• [Work to be completed] Rewrite the rows below with "soccer cleat" replaced by "football boot" everywhere and all other text unchanged. Leave the pictures out of your output.

[Spatial relation data]

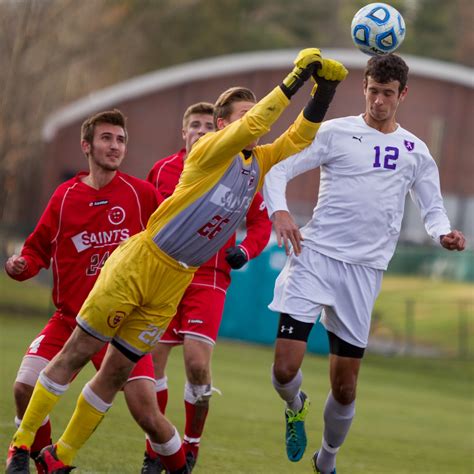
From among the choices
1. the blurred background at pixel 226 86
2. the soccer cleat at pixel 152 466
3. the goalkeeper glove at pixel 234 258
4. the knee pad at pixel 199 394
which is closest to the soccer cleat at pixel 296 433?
the knee pad at pixel 199 394

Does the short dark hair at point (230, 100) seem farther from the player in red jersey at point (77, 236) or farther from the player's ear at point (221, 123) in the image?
the player in red jersey at point (77, 236)

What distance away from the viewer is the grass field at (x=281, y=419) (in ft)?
28.0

• [Final result]
From among the choices
1. the blurred background at pixel 226 86
2. the football boot at pixel 152 466
3. the goalkeeper glove at pixel 234 258
4. the knee pad at pixel 199 394
which is closest to the football boot at pixel 296 433?
the knee pad at pixel 199 394

Does the short dark hair at point (230, 100) seem farther from the player in red jersey at point (77, 236) or farther from the player's ear at point (221, 123) in the image?
the player in red jersey at point (77, 236)

What distance away from the viewer is the grass field at (x=281, y=419) (in ft)?
28.0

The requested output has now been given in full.